En París, y durante un tiempo, volvía siempre a Le Baron Rouge, un bar bodega de los que apenas van quedando. Situado en una de las calles que conducen al Mercado de Aligre, una plaza que nadie debe perderse en la vida dulce parisina de David Lebovitz, el Barón sigue dando lo que de él se espera: un esmerada selección de buenos vinos por copas y una completa propuesta charcutera. Los domingos era costumbre, y creo que lo sigue siendo en temporada, comer ostras en los cuatro bancos y mesas que coloca a la entrada mientras el proveedor las va abriendo directamente de una camioneta que las trae de la costa normanda, a veces la bretona. El bar pone a disposición de los clientes muscadet, chablis o sancerre. Con su entrañable aspecto de toda la vida Le Baron Rouge nunca decepciona a los parisinos o turistas que se acercan hasta el mercado callejero de la Rue d’Aligre y el edificio de abastos cubierto de la plaza del mismo nombre, en el distrito XII. Los puestos de la calle, que el viandante puede visitar del martes al domingo, son de los más surtidos de París, junto con los de la Rue Moufetard. Cerca, en el mercado cubierto Beauvau, se encuentra una de las tiendas mejor surtidas de quesos de la Ciudad Luz: Langlet-Hardouin, que presume de disponer para la venta de tantas referencias como días del año, entre ellas los cremosos Rocamadour y piezas de cabra de pequeños productores del Sudoeste. Otras direcciones recomendables para los quesos son Chez Virginie, en el 54, de la Rue Damrémont, en el distrito XVIII, y Chez Sanders, en el mercado de Saint-Germain, de la Rue Lobineau, en el VI.

Me gustan los mercados cubiertos. En España todavía resisten algunos buenos ejemplos, lo saben quienes hacen o han hecho alguna vez sus compras en la espléndida Boquería, de Barcelona; La Bretxa, en San Sebastián; La Esperanza, en Santander; La Ribera, en Bilbao; El Fontán de Oviedo, o el Mercado del Sur, de Gijón; el Central, de Zaragoza, y tantos otros. Disfruto con ellos y también de sus alrededores.
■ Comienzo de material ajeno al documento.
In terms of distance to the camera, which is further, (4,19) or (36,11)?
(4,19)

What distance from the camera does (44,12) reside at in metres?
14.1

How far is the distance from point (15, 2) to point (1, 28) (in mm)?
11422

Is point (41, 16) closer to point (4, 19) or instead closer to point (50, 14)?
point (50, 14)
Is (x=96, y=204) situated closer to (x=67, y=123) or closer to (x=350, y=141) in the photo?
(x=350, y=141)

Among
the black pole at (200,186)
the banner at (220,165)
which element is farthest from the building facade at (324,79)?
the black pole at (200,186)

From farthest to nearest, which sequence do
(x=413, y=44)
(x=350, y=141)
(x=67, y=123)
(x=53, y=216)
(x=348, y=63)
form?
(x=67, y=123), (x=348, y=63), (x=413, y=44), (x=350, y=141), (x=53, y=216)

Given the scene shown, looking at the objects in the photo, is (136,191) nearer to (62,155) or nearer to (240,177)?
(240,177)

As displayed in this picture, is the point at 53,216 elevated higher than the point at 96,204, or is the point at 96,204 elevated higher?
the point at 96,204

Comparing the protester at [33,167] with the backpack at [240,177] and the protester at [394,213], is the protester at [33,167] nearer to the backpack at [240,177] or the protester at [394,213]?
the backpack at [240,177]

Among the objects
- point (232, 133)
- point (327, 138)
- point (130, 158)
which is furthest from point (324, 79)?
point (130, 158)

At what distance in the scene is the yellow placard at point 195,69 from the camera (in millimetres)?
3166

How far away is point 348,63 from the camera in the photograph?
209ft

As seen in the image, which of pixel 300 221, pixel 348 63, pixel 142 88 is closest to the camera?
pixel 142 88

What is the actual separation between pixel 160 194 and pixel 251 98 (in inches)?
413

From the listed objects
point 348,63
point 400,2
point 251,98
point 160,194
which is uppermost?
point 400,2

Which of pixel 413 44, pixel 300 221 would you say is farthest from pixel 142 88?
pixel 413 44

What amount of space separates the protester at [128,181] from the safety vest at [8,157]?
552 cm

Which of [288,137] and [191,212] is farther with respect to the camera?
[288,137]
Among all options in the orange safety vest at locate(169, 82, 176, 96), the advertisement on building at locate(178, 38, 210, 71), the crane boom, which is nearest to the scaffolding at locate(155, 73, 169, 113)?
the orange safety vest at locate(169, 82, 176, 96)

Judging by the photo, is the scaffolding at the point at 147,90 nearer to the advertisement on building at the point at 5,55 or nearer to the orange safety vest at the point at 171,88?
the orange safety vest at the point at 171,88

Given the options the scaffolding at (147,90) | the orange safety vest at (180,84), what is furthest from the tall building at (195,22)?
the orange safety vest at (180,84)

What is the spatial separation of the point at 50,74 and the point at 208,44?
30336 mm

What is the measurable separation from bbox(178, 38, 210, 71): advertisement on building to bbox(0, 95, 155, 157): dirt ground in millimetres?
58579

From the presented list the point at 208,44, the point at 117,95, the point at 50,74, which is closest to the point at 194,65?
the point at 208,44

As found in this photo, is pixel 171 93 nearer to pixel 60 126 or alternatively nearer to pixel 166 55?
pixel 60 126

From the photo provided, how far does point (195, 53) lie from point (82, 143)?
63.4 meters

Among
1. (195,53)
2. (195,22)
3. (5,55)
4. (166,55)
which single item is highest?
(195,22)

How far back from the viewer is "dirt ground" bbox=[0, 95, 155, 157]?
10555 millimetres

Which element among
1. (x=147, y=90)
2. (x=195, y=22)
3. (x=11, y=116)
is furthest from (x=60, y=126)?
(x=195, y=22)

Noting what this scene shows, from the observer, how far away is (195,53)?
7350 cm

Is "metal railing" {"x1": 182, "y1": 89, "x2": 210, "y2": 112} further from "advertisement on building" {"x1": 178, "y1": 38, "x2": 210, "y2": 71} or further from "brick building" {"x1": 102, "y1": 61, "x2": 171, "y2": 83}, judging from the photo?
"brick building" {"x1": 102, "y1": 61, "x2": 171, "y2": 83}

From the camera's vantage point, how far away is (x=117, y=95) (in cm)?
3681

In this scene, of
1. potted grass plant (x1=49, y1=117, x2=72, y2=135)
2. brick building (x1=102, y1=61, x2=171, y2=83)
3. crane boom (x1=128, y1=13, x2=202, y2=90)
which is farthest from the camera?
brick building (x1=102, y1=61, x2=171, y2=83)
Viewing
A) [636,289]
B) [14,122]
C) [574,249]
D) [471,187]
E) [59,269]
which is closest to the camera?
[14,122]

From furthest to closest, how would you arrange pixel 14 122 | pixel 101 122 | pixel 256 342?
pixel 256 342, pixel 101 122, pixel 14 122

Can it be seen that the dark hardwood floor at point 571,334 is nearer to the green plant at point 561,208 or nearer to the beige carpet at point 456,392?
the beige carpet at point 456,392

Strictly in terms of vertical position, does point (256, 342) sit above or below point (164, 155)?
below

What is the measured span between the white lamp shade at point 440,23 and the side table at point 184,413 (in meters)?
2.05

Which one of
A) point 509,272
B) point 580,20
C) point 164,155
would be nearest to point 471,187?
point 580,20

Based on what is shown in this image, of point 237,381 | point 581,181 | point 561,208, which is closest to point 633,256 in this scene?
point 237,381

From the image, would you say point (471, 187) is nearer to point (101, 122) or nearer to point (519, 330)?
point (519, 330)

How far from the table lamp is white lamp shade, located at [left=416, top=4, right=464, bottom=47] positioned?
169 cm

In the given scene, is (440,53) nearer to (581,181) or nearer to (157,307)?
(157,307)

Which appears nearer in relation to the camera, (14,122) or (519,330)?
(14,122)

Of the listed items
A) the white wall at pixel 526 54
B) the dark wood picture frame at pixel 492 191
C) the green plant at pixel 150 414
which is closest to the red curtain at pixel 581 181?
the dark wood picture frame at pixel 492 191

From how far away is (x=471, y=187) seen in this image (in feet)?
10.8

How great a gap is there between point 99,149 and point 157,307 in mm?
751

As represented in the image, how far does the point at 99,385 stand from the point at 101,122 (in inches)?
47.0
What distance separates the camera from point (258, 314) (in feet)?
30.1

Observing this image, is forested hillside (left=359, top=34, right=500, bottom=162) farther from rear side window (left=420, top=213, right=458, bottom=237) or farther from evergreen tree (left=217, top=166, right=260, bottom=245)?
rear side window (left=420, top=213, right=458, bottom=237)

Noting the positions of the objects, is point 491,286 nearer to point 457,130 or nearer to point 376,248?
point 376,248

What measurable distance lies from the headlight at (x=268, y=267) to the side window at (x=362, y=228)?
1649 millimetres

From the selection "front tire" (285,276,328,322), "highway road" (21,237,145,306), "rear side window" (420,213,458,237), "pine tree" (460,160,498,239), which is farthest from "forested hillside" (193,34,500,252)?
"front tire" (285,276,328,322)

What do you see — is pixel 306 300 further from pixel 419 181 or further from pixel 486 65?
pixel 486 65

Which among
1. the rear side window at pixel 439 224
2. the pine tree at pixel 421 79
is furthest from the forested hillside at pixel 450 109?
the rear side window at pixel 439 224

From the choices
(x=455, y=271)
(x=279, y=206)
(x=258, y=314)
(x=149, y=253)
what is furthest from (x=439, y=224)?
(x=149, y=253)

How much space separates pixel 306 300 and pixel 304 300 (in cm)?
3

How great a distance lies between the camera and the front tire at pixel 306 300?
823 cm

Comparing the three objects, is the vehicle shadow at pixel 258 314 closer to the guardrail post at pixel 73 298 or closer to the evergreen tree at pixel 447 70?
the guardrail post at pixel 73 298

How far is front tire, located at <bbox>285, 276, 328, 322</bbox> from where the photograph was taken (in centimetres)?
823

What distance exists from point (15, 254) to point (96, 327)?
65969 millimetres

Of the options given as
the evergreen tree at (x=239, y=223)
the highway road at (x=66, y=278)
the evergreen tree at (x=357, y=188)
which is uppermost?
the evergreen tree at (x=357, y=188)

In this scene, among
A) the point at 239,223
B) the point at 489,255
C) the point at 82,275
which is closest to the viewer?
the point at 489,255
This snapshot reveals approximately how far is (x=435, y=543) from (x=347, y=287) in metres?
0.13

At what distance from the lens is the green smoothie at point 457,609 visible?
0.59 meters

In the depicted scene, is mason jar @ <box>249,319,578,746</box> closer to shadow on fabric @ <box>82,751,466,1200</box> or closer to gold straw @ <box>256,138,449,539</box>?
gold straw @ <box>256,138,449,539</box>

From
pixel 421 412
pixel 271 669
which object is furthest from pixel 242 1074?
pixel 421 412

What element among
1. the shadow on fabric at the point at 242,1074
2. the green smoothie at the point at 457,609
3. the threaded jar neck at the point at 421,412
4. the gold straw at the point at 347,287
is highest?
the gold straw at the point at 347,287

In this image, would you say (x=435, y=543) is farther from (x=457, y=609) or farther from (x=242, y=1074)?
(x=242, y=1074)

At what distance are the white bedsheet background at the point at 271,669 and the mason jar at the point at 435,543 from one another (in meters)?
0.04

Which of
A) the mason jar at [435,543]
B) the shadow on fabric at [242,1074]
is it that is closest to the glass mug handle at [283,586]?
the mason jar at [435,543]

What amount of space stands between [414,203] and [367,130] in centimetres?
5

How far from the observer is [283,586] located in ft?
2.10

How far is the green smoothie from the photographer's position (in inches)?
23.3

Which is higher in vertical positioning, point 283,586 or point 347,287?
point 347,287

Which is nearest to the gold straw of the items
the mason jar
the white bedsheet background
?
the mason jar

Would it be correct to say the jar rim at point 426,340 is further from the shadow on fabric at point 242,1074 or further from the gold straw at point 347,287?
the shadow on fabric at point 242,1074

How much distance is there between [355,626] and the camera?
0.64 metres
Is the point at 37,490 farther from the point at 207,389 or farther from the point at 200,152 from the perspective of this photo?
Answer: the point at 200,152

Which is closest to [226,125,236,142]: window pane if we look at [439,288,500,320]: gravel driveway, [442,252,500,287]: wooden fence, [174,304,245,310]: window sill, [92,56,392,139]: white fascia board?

También los que hacen vida al aire libre; he pasado buenos ratos en la ruidosa Vucciria de Palermo, embriagados los sentidos por el perfume de las especias y el olor penetrante de los hinojos silvestres, observando embobado la fritura de las arancine (croquetas de arroz) en los puestos callejeros donde los pescaderos prosiguen la matanza del atún en los sangrientos mostradores. En la vieja Vucciria siempre hay un instante que Renato Guttuso habría estado dispuesto a inmortalizar en sus cuadros. En el Borough Market, de Londres, se recomienda un navegador o un mapa para no perderse entre los puestos. Y si alguien quiere alucinar con la variedad cromática de las verduras y las frutas, en pocos sitios del mundo lo hará como en el mercado de La Merced, de México DF. Jamás en mi vida he visto tantos chiles distintos ni he asistido a una explicación tan pormenorizada de sus cualidades incendiarias.